There is evidence that IL-6 is also related to visceral obesity and adiponectin with subcutaneous obesity in asthmatic women. Visceral obesity is associated with poorly controlled asthma and poor lung function, as well as increased levels of IL-6.32
The present study also found a negative, significant correlation between the blood concentration of IL-8 with PEF in ACT≥18 group.

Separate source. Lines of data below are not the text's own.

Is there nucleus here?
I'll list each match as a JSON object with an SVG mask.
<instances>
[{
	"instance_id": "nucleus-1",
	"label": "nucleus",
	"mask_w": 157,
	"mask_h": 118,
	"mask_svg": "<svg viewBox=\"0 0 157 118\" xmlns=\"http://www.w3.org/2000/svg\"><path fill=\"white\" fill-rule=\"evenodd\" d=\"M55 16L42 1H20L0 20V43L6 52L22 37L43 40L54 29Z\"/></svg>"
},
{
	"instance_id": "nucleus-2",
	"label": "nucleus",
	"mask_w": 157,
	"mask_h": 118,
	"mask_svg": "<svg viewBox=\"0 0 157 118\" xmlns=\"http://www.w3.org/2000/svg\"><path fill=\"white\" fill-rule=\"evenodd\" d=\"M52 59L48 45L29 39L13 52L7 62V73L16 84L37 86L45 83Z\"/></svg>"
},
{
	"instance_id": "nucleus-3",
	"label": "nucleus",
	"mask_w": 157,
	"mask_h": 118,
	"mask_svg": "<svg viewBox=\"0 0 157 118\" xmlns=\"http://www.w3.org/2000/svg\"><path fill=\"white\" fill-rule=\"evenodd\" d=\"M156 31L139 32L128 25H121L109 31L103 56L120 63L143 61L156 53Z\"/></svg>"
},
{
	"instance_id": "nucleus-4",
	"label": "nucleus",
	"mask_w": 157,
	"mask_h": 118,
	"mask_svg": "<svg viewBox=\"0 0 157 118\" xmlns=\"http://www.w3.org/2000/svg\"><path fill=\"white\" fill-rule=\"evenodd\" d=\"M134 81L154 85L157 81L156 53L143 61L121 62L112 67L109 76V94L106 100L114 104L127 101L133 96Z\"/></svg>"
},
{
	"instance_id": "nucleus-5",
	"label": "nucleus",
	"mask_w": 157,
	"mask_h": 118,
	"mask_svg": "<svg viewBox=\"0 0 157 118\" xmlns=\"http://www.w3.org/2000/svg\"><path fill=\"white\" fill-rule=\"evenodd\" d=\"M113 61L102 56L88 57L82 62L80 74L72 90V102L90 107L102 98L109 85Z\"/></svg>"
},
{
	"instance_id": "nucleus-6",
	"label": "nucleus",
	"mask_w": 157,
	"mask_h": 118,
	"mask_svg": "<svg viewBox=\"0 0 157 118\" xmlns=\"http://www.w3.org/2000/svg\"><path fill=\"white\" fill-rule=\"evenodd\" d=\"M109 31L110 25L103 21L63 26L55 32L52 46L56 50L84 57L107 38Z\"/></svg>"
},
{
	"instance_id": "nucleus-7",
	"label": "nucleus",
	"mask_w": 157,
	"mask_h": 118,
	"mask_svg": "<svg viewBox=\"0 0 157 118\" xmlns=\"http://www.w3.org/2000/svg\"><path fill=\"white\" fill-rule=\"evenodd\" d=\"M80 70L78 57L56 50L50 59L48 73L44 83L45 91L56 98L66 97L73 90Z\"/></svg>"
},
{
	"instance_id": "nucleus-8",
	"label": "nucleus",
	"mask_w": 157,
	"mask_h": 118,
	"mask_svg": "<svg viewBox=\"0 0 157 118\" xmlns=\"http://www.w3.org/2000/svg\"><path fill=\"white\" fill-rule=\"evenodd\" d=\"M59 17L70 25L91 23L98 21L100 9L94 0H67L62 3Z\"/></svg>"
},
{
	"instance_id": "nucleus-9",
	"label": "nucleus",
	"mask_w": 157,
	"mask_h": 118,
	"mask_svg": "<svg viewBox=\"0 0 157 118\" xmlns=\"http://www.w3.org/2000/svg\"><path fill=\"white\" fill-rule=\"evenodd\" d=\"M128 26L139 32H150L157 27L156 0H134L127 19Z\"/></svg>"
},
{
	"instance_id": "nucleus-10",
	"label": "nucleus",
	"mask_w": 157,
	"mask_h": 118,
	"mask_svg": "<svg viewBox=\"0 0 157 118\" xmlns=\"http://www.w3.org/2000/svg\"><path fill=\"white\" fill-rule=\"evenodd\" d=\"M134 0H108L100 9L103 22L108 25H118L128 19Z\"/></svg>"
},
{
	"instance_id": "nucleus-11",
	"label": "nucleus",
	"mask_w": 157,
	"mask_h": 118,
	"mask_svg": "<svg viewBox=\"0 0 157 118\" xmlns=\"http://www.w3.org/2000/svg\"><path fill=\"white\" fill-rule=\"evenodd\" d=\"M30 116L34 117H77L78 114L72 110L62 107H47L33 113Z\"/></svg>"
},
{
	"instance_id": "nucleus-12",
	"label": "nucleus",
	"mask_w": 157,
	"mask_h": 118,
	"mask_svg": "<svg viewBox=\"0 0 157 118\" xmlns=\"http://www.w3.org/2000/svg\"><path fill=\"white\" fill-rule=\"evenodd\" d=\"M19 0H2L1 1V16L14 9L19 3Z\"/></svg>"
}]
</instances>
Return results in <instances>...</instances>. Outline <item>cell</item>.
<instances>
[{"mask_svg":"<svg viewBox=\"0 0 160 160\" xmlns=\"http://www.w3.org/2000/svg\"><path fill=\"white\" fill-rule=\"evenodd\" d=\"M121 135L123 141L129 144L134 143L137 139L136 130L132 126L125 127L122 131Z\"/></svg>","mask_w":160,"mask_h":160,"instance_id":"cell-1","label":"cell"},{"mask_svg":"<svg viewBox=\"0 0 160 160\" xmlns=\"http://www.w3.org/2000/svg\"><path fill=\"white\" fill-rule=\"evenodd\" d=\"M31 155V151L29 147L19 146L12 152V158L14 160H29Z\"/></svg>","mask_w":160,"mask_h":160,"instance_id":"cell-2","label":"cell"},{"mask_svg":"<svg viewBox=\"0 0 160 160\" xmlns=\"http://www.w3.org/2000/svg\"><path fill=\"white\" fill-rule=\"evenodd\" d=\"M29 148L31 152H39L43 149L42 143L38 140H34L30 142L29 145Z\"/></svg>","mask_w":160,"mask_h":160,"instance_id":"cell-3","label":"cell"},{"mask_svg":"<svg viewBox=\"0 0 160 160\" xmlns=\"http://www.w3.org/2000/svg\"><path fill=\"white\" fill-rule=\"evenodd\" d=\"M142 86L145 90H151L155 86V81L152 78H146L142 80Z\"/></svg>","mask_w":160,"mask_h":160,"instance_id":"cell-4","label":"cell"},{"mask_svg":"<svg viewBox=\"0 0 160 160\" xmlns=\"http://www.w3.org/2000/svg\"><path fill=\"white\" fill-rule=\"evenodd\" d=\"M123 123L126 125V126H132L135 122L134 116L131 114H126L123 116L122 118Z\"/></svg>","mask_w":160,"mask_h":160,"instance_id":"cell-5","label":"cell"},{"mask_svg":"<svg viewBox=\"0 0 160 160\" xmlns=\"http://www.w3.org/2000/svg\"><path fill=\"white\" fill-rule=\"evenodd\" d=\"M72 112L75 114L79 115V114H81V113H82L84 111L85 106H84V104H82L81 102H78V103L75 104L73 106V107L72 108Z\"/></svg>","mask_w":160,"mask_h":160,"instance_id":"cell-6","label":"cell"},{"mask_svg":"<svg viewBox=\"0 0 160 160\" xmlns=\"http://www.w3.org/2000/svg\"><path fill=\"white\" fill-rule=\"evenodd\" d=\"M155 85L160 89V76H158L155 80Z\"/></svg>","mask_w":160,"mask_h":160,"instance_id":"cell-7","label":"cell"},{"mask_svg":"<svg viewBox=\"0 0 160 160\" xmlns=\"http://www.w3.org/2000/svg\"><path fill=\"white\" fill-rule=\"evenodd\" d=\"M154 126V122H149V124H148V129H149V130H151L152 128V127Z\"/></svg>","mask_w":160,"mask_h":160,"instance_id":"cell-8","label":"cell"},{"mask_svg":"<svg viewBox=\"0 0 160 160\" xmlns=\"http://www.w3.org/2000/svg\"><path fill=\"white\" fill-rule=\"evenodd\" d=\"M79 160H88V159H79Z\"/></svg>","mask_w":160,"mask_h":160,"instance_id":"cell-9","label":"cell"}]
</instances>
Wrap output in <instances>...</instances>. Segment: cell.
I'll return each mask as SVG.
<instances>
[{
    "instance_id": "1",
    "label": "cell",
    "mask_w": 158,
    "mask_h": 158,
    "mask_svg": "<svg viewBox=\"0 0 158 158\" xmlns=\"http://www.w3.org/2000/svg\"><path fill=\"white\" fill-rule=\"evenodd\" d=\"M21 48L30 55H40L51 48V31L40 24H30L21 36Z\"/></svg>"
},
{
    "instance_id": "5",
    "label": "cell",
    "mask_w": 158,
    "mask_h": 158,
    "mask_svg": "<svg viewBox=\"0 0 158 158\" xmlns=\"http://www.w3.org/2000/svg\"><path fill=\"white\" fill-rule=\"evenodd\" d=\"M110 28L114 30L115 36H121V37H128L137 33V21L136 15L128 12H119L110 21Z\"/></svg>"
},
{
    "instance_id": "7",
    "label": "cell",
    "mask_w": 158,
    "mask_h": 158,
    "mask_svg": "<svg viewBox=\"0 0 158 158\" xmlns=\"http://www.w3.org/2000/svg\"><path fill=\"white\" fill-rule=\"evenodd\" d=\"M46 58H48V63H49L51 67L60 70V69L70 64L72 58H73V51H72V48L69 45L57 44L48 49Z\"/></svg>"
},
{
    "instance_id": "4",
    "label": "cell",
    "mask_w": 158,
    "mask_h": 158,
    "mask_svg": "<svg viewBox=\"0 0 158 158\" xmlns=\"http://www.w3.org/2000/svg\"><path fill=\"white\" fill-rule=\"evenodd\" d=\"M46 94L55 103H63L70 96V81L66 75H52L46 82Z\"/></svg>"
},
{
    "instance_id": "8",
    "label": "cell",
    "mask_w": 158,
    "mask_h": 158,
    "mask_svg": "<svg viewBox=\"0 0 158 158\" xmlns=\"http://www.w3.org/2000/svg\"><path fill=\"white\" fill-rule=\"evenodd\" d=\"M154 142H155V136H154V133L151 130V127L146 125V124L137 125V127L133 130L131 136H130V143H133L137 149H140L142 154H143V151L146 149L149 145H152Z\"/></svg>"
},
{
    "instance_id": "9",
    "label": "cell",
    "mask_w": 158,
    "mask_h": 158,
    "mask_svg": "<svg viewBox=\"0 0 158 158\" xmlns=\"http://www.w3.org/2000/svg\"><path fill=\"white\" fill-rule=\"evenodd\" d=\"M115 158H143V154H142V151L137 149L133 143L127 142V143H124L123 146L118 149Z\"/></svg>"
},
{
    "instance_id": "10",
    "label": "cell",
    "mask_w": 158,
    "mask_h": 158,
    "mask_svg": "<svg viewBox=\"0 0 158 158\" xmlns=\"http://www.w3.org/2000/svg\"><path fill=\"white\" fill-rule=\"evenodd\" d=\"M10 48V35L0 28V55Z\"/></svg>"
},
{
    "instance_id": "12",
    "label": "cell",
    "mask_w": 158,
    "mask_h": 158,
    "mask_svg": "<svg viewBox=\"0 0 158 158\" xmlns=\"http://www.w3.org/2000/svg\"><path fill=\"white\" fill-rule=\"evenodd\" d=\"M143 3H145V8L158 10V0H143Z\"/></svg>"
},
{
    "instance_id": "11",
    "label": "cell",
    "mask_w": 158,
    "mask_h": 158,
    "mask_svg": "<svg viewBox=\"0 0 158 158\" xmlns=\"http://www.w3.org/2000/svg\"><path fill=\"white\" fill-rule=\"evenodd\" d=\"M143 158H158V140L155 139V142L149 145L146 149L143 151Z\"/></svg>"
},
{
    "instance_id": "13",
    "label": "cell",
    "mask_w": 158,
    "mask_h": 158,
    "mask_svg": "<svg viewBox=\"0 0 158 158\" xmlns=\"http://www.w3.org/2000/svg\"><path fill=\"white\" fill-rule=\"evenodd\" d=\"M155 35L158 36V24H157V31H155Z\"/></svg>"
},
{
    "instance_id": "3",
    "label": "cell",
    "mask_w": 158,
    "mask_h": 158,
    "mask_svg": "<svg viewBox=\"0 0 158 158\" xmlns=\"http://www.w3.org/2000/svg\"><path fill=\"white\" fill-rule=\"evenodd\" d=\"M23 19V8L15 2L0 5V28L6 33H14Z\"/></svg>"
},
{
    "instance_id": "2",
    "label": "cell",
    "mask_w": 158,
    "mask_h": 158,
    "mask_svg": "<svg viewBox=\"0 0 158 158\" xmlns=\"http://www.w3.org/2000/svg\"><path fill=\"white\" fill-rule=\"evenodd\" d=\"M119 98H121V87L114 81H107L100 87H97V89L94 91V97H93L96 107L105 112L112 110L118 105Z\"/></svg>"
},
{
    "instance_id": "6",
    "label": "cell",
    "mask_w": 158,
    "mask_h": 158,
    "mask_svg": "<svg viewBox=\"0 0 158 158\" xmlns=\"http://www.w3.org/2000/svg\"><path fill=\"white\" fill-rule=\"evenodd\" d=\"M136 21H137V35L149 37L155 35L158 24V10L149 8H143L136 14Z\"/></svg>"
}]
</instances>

Alveolar macrophages of obese subjects with asthma produce higher amounts of IL-8 and TNF-α after leptin stimulation than macrophages of non-asthmatic obese or eutrophic individuals.33 IL-8 stimulates inflammation by having a pro-inflammatory action and is related to the extent of neutrophilic inflammation due to chemotactic action for neutrophils.34 In addition, obesity alone can promote reduction of lung volumes such as FVC and expiratory reserve volume (EVR)10,35 due to the increase of adipose tissue in the abdominal and thoracic regions causing a restrictive disorder.
Finally, establishing a relationship between the inflammatory aspects of the individual with obesity and their pulmonary function is of great importance in clinical practice in the identification of the symptomatic cause and establishment of effective treatment, such as managing the asthma treatment in the obese in order to improve the profile especially related to interleukin-6 and weight loss as suggested recently.9
ConclusionIt was concluded that the lack of control of asthma symptoms, use of relief medication and interference in daily activities was related to worse lung function, in addition to the increase in pulmonary interleukin-6 being associated with worse lung function even in patients with controlled asthma, especially in the translate airway permeability measures. However, the lack of a control group and the cross-sectional design of this study limit the results extrapolation.